(Data listing)
---+---

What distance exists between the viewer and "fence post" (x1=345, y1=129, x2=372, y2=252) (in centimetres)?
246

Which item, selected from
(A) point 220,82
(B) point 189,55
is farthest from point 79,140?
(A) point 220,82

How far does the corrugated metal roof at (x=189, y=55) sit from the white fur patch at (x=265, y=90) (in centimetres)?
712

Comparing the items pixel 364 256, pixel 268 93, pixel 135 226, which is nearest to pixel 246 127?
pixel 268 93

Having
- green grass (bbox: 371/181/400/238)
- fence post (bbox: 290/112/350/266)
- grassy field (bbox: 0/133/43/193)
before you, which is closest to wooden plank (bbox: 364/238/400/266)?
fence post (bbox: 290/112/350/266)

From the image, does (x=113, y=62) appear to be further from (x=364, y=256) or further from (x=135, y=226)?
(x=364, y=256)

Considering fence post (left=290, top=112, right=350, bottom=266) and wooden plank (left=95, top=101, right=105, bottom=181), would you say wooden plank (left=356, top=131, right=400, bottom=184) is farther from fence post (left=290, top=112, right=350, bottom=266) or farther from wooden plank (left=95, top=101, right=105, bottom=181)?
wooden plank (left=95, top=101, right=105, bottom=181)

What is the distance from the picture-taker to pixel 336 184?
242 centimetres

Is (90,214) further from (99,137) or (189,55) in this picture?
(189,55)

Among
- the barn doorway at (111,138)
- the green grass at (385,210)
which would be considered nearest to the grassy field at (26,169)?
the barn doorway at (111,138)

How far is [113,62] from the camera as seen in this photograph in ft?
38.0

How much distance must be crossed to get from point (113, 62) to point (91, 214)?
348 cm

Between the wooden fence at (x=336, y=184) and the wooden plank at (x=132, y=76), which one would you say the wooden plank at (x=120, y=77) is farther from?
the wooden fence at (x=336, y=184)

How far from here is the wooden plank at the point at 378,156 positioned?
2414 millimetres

---+---

[Task requirements]
Turn the lines of the items, starting at the line that contains "How much distance" and running through the last line of the items, into a numbered list, leaving out any blank lines.

[Exercise solution]
1. How much distance must be crossed to get from point (113, 62) to point (91, 214)?
2. 348 cm
3. Between the wooden fence at (x=336, y=184) and the wooden plank at (x=132, y=76), which one would you say the wooden plank at (x=120, y=77) is farther from?
4. the wooden fence at (x=336, y=184)
5. How far from here is the wooden plank at the point at 378,156 positioned?
6. 2414 millimetres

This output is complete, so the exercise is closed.